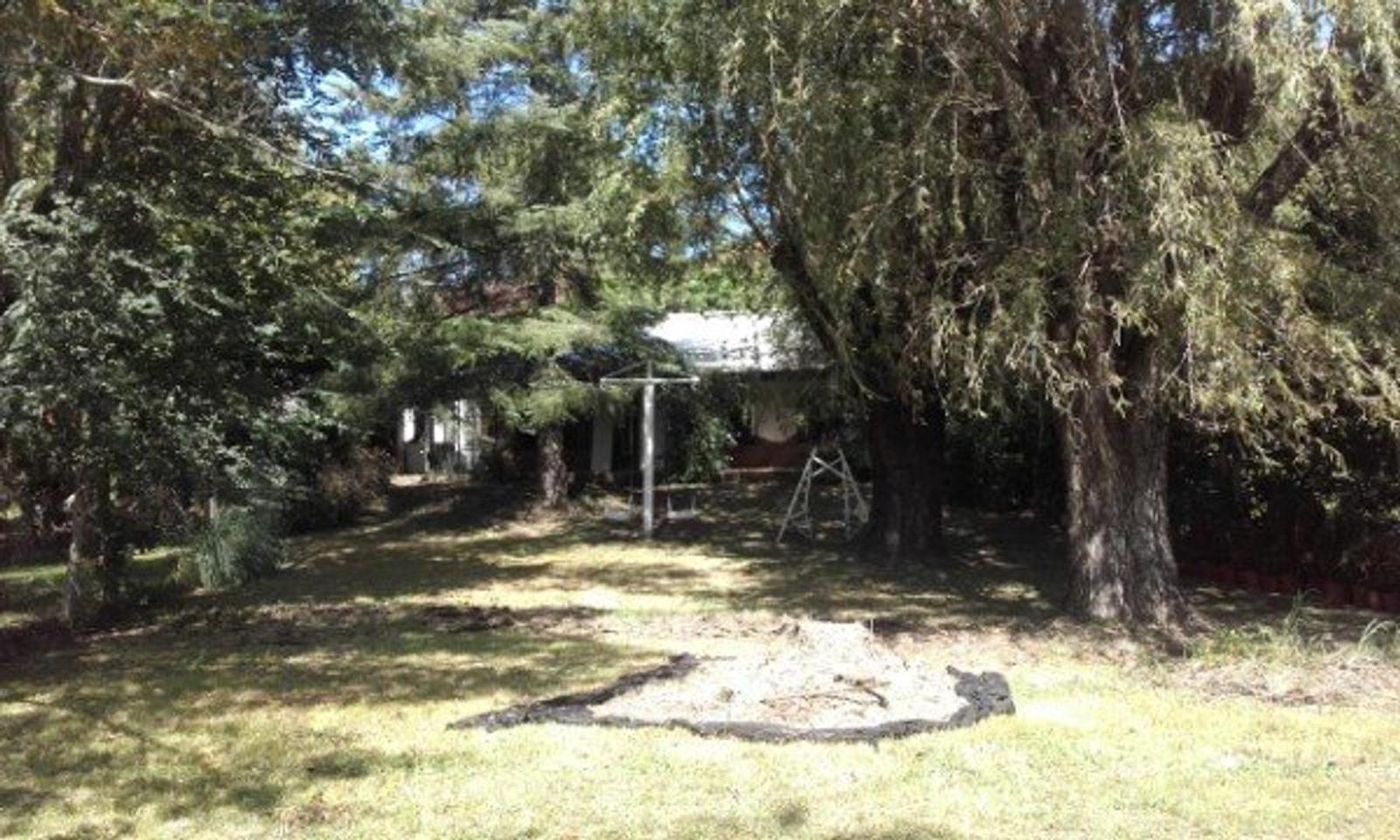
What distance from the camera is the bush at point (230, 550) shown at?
43.6 feet

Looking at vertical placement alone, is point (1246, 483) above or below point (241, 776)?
above

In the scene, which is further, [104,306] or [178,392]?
[178,392]

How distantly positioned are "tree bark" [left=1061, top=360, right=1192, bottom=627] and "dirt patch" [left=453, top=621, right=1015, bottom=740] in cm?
265

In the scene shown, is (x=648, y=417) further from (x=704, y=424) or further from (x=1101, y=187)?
(x=1101, y=187)

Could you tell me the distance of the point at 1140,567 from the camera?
1043 centimetres

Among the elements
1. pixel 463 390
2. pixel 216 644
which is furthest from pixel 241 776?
pixel 463 390

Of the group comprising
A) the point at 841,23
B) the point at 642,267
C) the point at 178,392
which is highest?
the point at 841,23

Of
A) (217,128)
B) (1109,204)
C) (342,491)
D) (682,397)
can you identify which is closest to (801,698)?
(1109,204)

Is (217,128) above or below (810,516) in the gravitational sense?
above

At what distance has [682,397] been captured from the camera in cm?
2169

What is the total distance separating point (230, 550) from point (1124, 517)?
9.19 meters

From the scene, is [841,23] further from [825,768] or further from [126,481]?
[126,481]

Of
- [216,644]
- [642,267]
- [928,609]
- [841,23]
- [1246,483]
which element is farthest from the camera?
[642,267]

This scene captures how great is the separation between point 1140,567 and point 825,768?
16.8ft
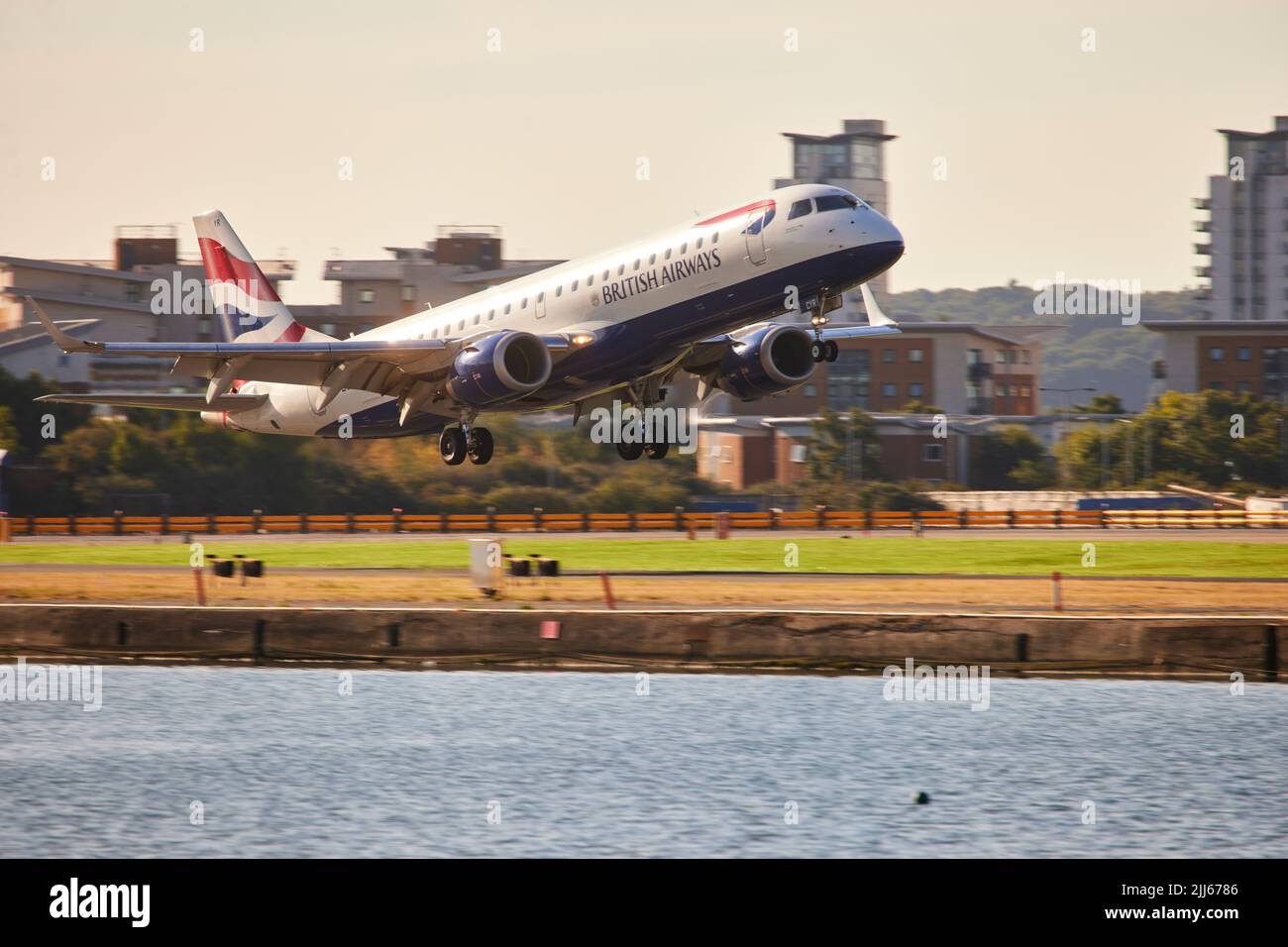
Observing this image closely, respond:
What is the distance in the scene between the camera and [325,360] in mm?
45562

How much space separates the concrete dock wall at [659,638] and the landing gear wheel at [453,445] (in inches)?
335

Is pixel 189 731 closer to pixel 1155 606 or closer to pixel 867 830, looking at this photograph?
pixel 867 830

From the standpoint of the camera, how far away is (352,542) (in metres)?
65.5

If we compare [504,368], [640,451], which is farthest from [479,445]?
[504,368]

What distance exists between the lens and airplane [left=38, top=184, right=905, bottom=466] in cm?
3925

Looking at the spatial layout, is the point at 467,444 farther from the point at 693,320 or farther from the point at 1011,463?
the point at 1011,463

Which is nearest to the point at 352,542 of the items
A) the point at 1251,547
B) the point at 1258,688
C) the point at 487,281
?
the point at 1251,547

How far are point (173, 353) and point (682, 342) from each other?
13.5 meters

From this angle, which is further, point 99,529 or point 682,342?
point 99,529

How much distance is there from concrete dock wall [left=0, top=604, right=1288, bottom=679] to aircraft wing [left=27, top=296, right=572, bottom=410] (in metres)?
7.13

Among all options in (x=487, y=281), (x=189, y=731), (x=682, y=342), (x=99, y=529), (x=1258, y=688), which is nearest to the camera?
(x=1258, y=688)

────────────────────────────────────────

Reproduce every item above word for word, leaving out the pictures.

## RESULT
What distance from the camera is the bush at point (230, 550) shown at?
43.6 feet

Looking at vertical placement alone, is point (1246, 483) above or below point (241, 776)?
above

In the scene, which is further, [104,306] or [178,392]?
[178,392]

How distantly positioned are "tree bark" [left=1061, top=360, right=1192, bottom=627] and "dirt patch" [left=453, top=621, right=1015, bottom=740] in cm?
265

In the scene shown, is (x=648, y=417) further from (x=704, y=424) or further from (x=1101, y=187)?
(x=1101, y=187)

Could you tell me the distance of the point at 1140,567 from the camera?
1043 centimetres

Among the elements
1. pixel 463 390
2. pixel 216 644
which is furthest from pixel 241 776?
pixel 463 390

Of the group comprising
A) the point at 841,23
B) the point at 642,267
C) the point at 178,392
which is highest?
the point at 841,23

Of
A) (217,128)
B) (1109,204)
C) (342,491)
D) (682,397)
can you identify which is closest to (801,698)?
(1109,204)

Is (217,128) above or below (810,516) in the gravitational sense?
above

At what distance has [682,397] been captured from the camera in cm?
2169

What is the total distance separating point (230, 550) from point (1124, 517)?
9.19 meters

From the scene, is [841,23] further from [825,768] or further from [126,481]?
[126,481]

Of
- [216,644]
- [642,267]
- [928,609]
- [841,23]
- [1246,483]
which element is farthest from the camera?
[642,267]

This scene captures how great is the separation between point 1140,567 and point 825,768?
16.8ft
Observing this image closely, respond:
What is the distance in the scene between the camera and [325,360] in mm?
45562

How much space separates the concrete dock wall at [659,638] and the landing gear wheel at [453,445] (in inches)?
335

Is pixel 189 731 closer to pixel 1155 606 or closer to pixel 867 830, looking at this photograph?
pixel 867 830

From the standpoint of the camera, how far away is (352,542) (in metres)?
65.5

If we compare [504,368], [640,451], which is farthest from [479,445]?
[504,368]

What distance exists between the lens and airplane [left=38, top=184, right=905, bottom=466] in cm?
3925

Looking at the spatial layout, is the point at 467,444 farther from the point at 693,320 or farther from the point at 1011,463?
the point at 1011,463

Which is nearest to the point at 352,542 of the items
A) the point at 1251,547
B) the point at 1258,688
C) the point at 487,281
?
the point at 1251,547

How far are point (173, 353) and point (682, 342) from each other?
13.5 meters

From this angle, which is further, point 99,529 or point 682,342?
point 99,529

How much distance is there from concrete dock wall [left=0, top=604, right=1288, bottom=679] to aircraft wing [left=27, top=296, right=572, bottom=410] (in metres)?
7.13

Among all options in (x=487, y=281), (x=189, y=731), (x=682, y=342), (x=99, y=529), (x=1258, y=688), which is nearest to the camera?
(x=1258, y=688)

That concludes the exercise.